● Listed entries
_ _ _ _ _ _ _

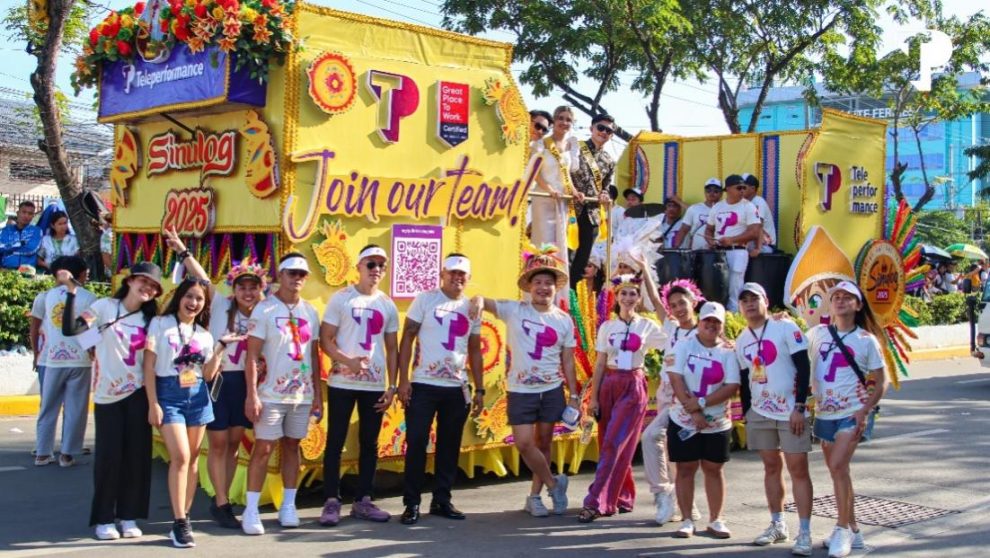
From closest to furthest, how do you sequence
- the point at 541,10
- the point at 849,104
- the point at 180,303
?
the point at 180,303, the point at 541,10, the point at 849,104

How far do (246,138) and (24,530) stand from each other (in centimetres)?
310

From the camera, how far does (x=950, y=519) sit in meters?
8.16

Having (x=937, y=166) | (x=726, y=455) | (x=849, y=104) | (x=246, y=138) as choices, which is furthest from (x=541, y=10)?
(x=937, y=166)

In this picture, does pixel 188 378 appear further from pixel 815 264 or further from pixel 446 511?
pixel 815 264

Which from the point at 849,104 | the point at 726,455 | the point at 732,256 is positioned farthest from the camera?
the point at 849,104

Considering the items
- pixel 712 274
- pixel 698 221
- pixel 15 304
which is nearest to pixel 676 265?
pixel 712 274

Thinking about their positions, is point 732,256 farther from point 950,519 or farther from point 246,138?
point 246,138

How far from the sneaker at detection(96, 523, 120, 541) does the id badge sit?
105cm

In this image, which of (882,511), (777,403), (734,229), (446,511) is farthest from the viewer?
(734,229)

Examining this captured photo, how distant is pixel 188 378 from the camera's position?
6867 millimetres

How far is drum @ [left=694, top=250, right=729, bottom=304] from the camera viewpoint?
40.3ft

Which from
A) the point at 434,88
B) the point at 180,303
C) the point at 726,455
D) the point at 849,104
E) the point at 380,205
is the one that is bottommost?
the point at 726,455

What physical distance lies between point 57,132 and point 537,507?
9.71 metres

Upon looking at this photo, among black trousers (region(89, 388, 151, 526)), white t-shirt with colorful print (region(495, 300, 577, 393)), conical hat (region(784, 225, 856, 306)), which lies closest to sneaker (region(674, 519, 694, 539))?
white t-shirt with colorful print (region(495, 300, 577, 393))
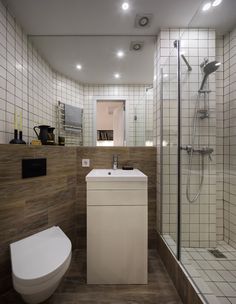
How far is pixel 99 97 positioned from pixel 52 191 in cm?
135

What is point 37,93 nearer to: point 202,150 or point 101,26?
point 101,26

_ _ _ _ _ _ _

● Your goal
Can you copy the listing word for word, starting at the line that contains "How far is drum" and ending at the line that contains "9.71 metres", with both of those lines included?

● Finished exercise
How far is drum @ [left=694, top=250, right=729, bottom=304] from the camera viewpoint?
40.3ft

Which from
A) the point at 434,88
B) the point at 180,303
C) the point at 726,455
D) the point at 849,104
E) the point at 380,205
is the one that is bottommost?
the point at 726,455

What physical distance lies between point 57,132 and point 537,507?
9.71 metres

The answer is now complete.